Certes, comme le fait remarquer Ludovic Huzieux, « il est désormais difficile d’emprunter à moins de 1,20% sur vingt ans ou à 1,50% sur vingt-cinq ans ». Mais le recours à l’emprunt reste encore accessible pour les ménages qui ont démarré un projet d’achat ou envisagent d’en entamer un dans les prochains mois, dans la mesure, bien sûr, de leurs capacités financières.
« En tenant compte des taux de crédit inférieurs à l’inflation et de la perspective de leur montée dans les mois à venir, mieux vaut ne pas attendre pour emprunter », conseille Olivier Lendrevie. D’autant que les conditions d’octroi d’un prêt se sont durcies depuis le 1er janvier dernier, date à laquelle les nouvelles recommandations du Haut Conseil à la stabilité financière (HCSF) sont devenues obligatoires. Les banques doivent ainsi respecter des ratios en matière de taux d’endettement des candidats à l’emprunt (plafonné à 35% des revenus net avant impôt, assurance comprise) et de durée des crédits (limitée à 25 ans ou à 27 ans dans certains cas exceptionnels, comme l’acquisition d’un bien acheté sur plan). Elles peuvent s’affranchir de ces règles pour 20% des dossiers de financement. Mais ces largesses restent en général réservées aux meilleurs dossiers. « Dans le cas où l’offre de banque rentre dans votre budget, ne tardez pas pour signer : selon les établissements de crédit, les propositions de taux ne sont valables que de huit à quinze jours », avertit Sandrine Allonier.

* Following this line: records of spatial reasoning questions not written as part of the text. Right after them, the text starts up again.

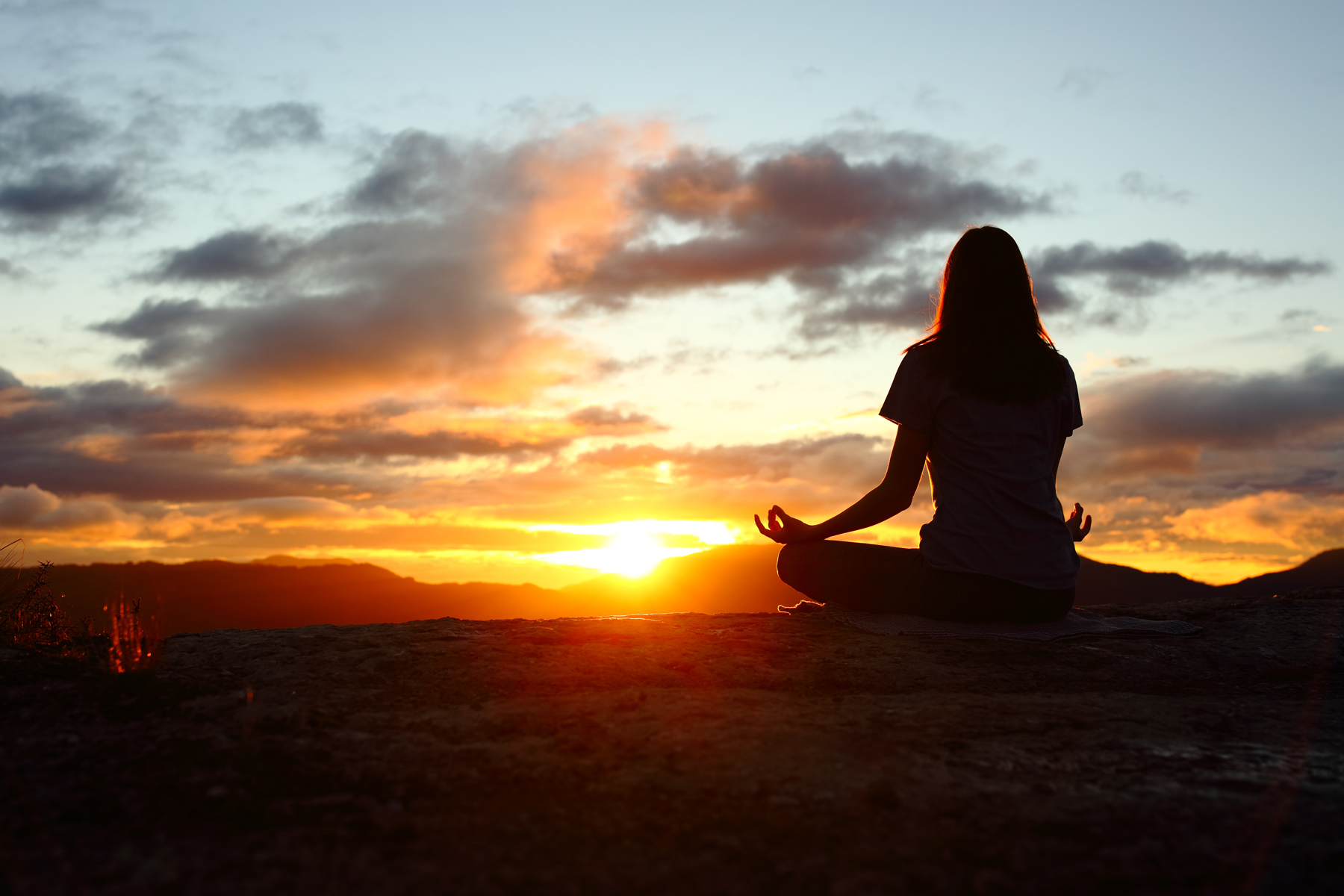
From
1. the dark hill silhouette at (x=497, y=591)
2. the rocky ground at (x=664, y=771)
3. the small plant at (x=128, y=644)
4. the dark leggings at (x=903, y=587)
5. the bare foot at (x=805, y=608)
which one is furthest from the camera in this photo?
the dark hill silhouette at (x=497, y=591)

APPORT PERSONNEL PLUS IMPORTANT
La course contre la montre est donc engagée pour les acquéreurs potentiels qui finalisent leur dossier et valident leurs conditions d’emprunt avant que les taux de crédit ne poursuivent leur ascension. « Les ménages à l’aise financièrement peuvent se permettre une petite hausse de leur mensualité dictée par la hausse des taux. En revanche,
dès lors que vous voisinez ou dépassez les 35% de taux d’endettement, vous devez réviser à la baisse votre capacité d’emprunt (en cherchant un bien moins cher ou en faisant une concession sur la surface initialement souhaitée), allonger votre durée d’emprunt ou encore augmenter votre apport financier personnel », affirme Olivier Lendrevie. Le président de Cafpi rappelle que l’apport d’argent exigé par une banque doit aujourd’hui représenter jusqu’à 20% de la valeur totale de l’opération immobilière, contre 15% en moyenne en 2021.

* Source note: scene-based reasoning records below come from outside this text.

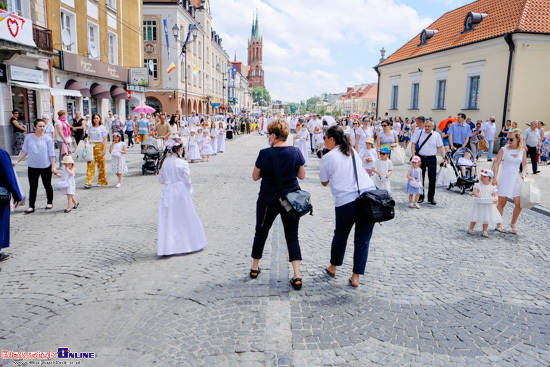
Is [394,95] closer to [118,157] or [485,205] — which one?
[118,157]

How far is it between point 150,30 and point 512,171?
131 feet

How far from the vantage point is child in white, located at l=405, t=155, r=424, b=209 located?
29.8ft

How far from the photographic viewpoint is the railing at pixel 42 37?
17078 mm

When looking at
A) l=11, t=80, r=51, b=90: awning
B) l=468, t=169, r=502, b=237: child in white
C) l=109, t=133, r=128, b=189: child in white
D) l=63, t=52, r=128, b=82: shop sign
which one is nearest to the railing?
l=11, t=80, r=51, b=90: awning

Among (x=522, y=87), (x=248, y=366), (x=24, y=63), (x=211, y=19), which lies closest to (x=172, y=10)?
(x=211, y=19)

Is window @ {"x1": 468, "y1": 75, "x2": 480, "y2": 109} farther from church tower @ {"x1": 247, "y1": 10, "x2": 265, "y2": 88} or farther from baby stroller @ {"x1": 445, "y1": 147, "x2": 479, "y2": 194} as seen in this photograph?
church tower @ {"x1": 247, "y1": 10, "x2": 265, "y2": 88}

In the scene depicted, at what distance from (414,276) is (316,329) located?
1893mm

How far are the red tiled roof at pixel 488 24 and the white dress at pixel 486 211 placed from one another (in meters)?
17.6

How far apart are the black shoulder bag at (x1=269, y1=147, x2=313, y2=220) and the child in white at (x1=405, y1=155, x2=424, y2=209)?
5.15 metres

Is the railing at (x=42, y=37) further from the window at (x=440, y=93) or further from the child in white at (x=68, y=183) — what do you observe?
the window at (x=440, y=93)

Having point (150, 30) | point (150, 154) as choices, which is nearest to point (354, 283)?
point (150, 154)

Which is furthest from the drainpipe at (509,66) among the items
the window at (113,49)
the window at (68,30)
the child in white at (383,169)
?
the window at (113,49)

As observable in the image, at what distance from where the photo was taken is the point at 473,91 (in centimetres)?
2484

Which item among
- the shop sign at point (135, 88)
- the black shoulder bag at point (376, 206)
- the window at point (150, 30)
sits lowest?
the black shoulder bag at point (376, 206)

« Une durée des prêts élevée a permis jusqu’à présent d’atténuer les conséquences de la hausse des prix des logements, et de garder possible l’accès au crédit pour de nombreux candidats à l’accession à la propriété et à l’investissement locatif, qui sont les emprunteurs les plus impactés par l’augmentation des taux d’apport personnel exigés », note de son côté l’observatoire Crédit Logement.
L’EMBÛCHE DU TAUX D’USURE
Dans le contexte actuel, les banques se retrouvent prises entre deux feux. « Pour conserver des marges raisonnables, elles se trouvent dans l’obligation de
durcir leurs conditions d’octroi de crédit et de répercuter la hausse des taux sur leurs clients, au risque de briser la dynamique de la production de crédit », explique Sandrine Allonier, qui constate que peu de banques ont encore totalement fermé le robinet du crédit.
Sans compter qu’un autre obstacle se dresse devant les emprunteurs : la baisse du taux d’usure, à savoir le taux annuel effectif global (TAEG) maximum au-delà duquel les établissements bancaires ne peuvent pas octroyer de prêt. Pour le deuxième trimestre 2022, les banques ne peuvent proposer un prêt avec un TAEG dépassant 2,40% pour les prêts à taux fixes d’une durée de vingt ans et plus, contre 2,41% auparavant.
Problème majeur : les taux d’usure sont fixés pour chaque trimestre par le ministère de l’économie à partir des taux moyens d’emprunt constatés sur les crédits décaissés au trimestre précédent, euxmêmes correspondant à des décisions prises le trimestre antérieur. Ce décalage de six à neuf mois entre la hausse des taux de marché et sa répercussion dans le temps est à l’origine d’un « effet ciseaux », qui pénalise certains profils d’emprunteurs, au premier rang desquels les primo-accédants et les profils les plus âgés. « Alors que le taux d’usure visait, à l’origine, à protéger les emprunteurs, il se retourne aujourd’hui contre eux », déplore Olivier Lendrevie.